→ **Written task**
Reproduce the material below, changing "golden paper crown" to "gold party crown" and leaving everything else unchanged.

→ **Entries provided**
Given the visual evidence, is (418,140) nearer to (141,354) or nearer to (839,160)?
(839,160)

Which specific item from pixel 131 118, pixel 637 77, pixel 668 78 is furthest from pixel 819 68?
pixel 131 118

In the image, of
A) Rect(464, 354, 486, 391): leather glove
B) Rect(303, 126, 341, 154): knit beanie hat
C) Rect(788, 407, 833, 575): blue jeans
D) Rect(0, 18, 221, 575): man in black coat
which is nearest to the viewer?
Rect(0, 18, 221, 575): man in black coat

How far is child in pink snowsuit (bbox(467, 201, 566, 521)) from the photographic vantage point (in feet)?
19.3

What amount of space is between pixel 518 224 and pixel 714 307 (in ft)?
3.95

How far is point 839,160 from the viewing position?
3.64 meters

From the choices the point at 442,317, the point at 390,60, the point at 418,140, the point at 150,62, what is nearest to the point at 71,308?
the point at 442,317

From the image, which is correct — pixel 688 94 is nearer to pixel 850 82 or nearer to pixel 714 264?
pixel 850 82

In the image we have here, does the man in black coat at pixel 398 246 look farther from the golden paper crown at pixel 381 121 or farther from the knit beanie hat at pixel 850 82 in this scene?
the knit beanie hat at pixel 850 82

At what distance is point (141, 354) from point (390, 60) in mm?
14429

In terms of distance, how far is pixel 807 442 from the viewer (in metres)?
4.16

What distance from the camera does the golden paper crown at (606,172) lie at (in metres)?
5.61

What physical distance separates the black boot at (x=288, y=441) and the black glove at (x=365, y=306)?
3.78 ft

→ **Task solution**
Given the visual evidence, is (418,140) nearer to (141,354) or nearer to (839,160)?
(839,160)

Which specific item from pixel 131 118, pixel 637 77, pixel 668 78 is furthest from pixel 819 68?
pixel 131 118

In the image, of
A) Rect(464, 354, 486, 391): leather glove
B) Rect(303, 126, 341, 154): knit beanie hat
C) Rect(788, 407, 833, 575): blue jeans
D) Rect(0, 18, 221, 575): man in black coat
which is nearest to the viewer?
Rect(0, 18, 221, 575): man in black coat

How far is child in pink snowsuit (bbox(467, 201, 566, 521)) from the photographic vantage point (in feet)?
19.3

What amount of space is between pixel 518 224 and pixel 714 307 (in ft)?
3.95

How far is point 839,160 from the viewing position?
3.64 meters

From the choices the point at 442,317, the point at 390,60, the point at 418,140, the point at 150,62, what is nearest to the point at 71,308?
the point at 442,317

From the image, which is correct — pixel 688 94 is nearer to pixel 850 82 or nearer to pixel 714 264?
pixel 850 82

In the image we have here, does the man in black coat at pixel 398 246 look farther from the gold party crown at pixel 381 121 or farther from the knit beanie hat at pixel 850 82 in this scene?
the knit beanie hat at pixel 850 82

At what distance is point (141, 354) from point (390, 60) in mm?
14429

In terms of distance, how far is pixel 807 442 from the viewer (in metres)?
4.16

What distance from the camera does the gold party crown at (606,172) lie at (in metres)?
5.61

What physical distance separates the black boot at (x=288, y=441) and the black glove at (x=365, y=306)?
3.78 ft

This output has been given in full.